Malt-build ArrayIndexOutOfBoundsException

Dear MEGAN community,

I have an error at malt-build step and currently I have no clue what can be the problem and I would really appreciate your help.

The script that I use is this:

malt-build -i /MALT/FASTA/*fna.gz -d /MALT/FASTA/OUT --sequenceType DNA --threads 10 --mapDB /NCBI_TAXONOMY_MALT/megan-nucl-Jan201.db --verbose

And this is the log file:

MaltBuild - Builds an index for MALT (MEGAN alignment tool)

Options:
Input:
–input: /MALT/FASTA/GCF_000001215.4_Release_6_plus_ISO1_MT_genomic.fna.gz /MALT/FASTA/GCF_000001405.39_GRCh38.p13_genomic.fna.gz … (There are 722 *fna.gz files as total)…
–sequenceType: DNA

Output:
–index: index

Performance:
–threads: 10
–step: 1

Seed:
–shapes: default
–maxHitsPerSeed: 1000

Classification support:

Deprecated classification support:
–parseTaxonNames: true
–mapDB: /NCBI_TAXONOMY_MALT/megan-nucl-Jan201.db
–noFun: false

Other:
–firstWordIsAccession: true
–accessionTags: gb| ref|
–firstWordOnly: false
–random: 666
–hashScaleFactor: 0.9
–buildTableInMemory: true
–extraStrict: false
–verbose: true

Version MALT (version 0.5.3, built 4 Aug 2021)
Author(s) Daniel H. Huson
Copyright © 2021 Daniel H. Huson.
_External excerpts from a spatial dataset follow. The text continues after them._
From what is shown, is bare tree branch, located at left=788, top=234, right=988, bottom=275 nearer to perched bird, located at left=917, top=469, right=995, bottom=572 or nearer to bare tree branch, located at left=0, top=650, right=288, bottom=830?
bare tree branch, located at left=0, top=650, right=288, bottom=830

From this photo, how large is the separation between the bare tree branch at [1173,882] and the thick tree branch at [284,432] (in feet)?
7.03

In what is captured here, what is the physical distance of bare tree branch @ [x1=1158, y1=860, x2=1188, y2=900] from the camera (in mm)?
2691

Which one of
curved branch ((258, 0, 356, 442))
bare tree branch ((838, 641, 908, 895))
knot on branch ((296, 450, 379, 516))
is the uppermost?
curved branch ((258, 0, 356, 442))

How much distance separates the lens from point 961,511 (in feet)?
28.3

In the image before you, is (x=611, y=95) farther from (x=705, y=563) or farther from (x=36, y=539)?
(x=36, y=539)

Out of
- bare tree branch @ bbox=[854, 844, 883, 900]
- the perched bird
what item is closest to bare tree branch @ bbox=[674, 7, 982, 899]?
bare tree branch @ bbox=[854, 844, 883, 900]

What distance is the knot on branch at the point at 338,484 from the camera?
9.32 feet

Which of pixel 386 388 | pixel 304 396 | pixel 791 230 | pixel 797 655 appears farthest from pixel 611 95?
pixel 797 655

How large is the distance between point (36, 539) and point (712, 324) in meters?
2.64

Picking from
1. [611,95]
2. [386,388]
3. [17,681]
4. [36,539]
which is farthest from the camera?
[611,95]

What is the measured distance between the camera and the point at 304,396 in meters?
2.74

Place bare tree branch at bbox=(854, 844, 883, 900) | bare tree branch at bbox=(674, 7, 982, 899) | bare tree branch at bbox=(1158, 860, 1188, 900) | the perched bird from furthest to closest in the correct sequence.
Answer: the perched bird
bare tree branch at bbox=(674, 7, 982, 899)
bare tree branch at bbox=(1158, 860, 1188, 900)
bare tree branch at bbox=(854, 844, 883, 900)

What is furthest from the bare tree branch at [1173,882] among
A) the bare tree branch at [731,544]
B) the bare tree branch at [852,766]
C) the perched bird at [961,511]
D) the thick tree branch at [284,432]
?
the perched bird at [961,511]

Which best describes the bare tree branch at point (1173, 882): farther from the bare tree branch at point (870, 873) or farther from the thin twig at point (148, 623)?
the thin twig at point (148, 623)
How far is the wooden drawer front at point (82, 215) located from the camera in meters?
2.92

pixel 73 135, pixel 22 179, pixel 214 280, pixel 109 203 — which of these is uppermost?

This program comes with ABSOLUTELY NO WARRANTY.

Classifications to use: Taxonomy
Reference sequence type set to: DNA
Seed shape(s): 111110111011110110111111
Deleting index files: 3
Number input files: 722

Loading FastA files:
100% (0.1s)

Caught:
java.lang.ArrayIndexOutOfBoundsException: Index -70 out of bounds for length 127
at malt/malt.data.DNA5.getNormalized(DNA5.java:64)
at malt/malt.io.FastAFileIteratorBytes.next(FastAFileIteratorBytes.java:159)
at malt/malt.data.ReferencesDBBuilder.loadFastAFile(ReferencesDBBuilder.java:179)
at malt/malt.data.ReferencesDBBuilder.loadFastAFiles(ReferencesDBBuilder.java:162)
at malt/malt.MaltBuild.run(MaltBuild.java:269)
at malt/malt.MaltBuild.main(MaltBuild.java:70)
at java.base/jdk.internal.reflect.NativeMethodAccessorImpl.invoke0(Native Method)
at java.base/jdk.internal.reflect.NativeMethodAccessorImpl.invoke(NativeMethodAccessorImpl.java:62)
at java.base/jdk.internal.reflect.DelegatingMethodAccessorImpl.invoke(DelegatingMethodAccessorImpl.java:43)
at java.base/java.lang.reflect.Method.invoke(Method.java:564)
at com.install4j.runtime/com.exe4j.runtime.LauncherEngine.launch(LauncherEngine.java:84)
at com.install4j.runtime/com.install4j.runtime.launcher.UnixLauncher.start(UnixLauncher.java:66)
at install4j.malt.MaltBuild.main(Unknown Source)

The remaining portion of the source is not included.